## Texto de apoio:
____

Marcelo Salles/fazendomedia.com
Cartaz afixado no Morro do Alemão, em 2007
Cartaz afixado no Morro do Alemão, em 2007
Eu visito FazendoMedia todos os dias
“Dia histórico para o Rio de Janeiro”. “Dia D”. “Vitória do bem
contra o mal”. Esses foram alguns chavões utilizados pelas corporações
de mídia para descrever a incursão das “forças de segurança” ao Complexo
do Alemão, neste domingo, como a complementar a imagem da bandeira do
Brasil no alto de uma das estações do teleférico recém-construído na
favela. É incrível como se assemelham a narrativa do governo estadual e o
discurso adotado pelas Organizações Globo. Juntos comemoram vitória no
Alemão, ao tempo que varrem pra debaixo do tapete o sangue derramado no
meio da semana da passada. Acham que ninguém vai questionar?
De acordo com o Fantástico, da TV Globo, os 2.600 homens da polícia
militar, polícia civil, polícia federal, exército e marinha apreenderam
40 toneladas de maconha e 50 fuzis. No entanto, na fotografia publicada
no site do Globo aparecem apenas 3 fuzis. Os dados oficiais da operação
não foram divulgados, e as primeiras informações davam conta de 15
prisões no sábado, antes, portanto, da invasão do conjunto de favelas.
A conta não fecha. No meio da semana passada foram divulgadas,
repetidamente e com assombro, imagens de traficantes fugindo da Vila
Cruzeiro para o Alemão. Falavam em duzentos homens fortemente armados.
Dados do próprio governo dão conta de que no Alemão existiam pelo menos
mais 450 traficantes. Para onde foram os 650? Estariam entocados em
algum lugar da Serra da Misericórdia? Ou fugiram milagrosamente, já que
todas os acessos estavam fechados? O número de fuzis apreendidos
divulgado pelo Fantástico inclui os que foram encontrados na Vila
Cruzeiro? Ou estão querendo nos fazer acreditar que os bandidos os
deixaram para que fossem encontrados no Alemão? Onde foi que a TV Globo
aprendeu a somar?

____

## Dados fornecidos:

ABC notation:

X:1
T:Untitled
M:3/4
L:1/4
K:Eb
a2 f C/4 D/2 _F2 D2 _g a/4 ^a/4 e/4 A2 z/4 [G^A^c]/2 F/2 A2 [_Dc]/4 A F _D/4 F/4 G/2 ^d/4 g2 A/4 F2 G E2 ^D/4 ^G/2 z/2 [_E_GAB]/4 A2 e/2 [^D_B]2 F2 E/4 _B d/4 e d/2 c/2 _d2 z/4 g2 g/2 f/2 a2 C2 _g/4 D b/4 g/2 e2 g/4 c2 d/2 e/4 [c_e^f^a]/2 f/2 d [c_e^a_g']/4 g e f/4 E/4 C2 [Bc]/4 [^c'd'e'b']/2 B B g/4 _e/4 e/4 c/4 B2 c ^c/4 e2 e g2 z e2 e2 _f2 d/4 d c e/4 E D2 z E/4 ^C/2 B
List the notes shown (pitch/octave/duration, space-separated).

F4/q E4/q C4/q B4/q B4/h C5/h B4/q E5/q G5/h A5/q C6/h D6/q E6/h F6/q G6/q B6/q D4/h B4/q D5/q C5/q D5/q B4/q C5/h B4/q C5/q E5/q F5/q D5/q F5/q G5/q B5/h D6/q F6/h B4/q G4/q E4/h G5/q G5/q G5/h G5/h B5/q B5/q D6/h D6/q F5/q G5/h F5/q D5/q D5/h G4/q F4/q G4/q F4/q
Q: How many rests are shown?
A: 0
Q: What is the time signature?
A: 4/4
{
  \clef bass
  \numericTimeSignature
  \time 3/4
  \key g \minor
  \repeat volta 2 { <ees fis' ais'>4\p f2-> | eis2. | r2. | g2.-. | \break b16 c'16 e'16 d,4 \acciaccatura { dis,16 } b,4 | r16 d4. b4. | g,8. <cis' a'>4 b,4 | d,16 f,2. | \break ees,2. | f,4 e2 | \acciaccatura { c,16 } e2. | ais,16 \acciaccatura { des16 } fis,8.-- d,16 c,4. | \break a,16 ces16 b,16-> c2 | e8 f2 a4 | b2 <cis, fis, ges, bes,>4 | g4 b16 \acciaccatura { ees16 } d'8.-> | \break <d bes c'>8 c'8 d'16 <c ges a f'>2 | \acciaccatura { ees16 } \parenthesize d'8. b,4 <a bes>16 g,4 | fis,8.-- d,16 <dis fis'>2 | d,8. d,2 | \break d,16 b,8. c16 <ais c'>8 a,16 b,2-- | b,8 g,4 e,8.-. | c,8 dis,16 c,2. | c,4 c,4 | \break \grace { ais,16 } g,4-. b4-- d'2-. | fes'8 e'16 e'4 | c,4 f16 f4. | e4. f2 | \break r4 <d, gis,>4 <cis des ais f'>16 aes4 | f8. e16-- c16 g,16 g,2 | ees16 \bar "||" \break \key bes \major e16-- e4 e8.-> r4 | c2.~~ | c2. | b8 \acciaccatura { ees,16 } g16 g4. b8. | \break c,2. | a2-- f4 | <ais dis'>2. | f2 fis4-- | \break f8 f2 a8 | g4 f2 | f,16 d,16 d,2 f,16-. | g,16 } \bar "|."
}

____

## Objetivo do exercício:
Diga se cada afirmação a seguir está de acordo com o texto sobre a operação no Complexo do Alemão, respondendo sim ou não e citando as palavras do texto que decidem a questão. 1. Segundo o Fantástico, a operação apreendeu 50 fuzis. 2. Os dados oficiais da operação foram divulgados. 3. A fotografia publicada no site do Globo mostra 50 fuzis.

## Resposta da tarefa:
1. Sim: "apreenderam 40 toneladas de maconha e 50 fuzis".
2. Não: "Os dados oficiais da operação não foram divulgados".
3. Não: "na fotografia publicada no site do Globo aparecem apenas 3 fuzis".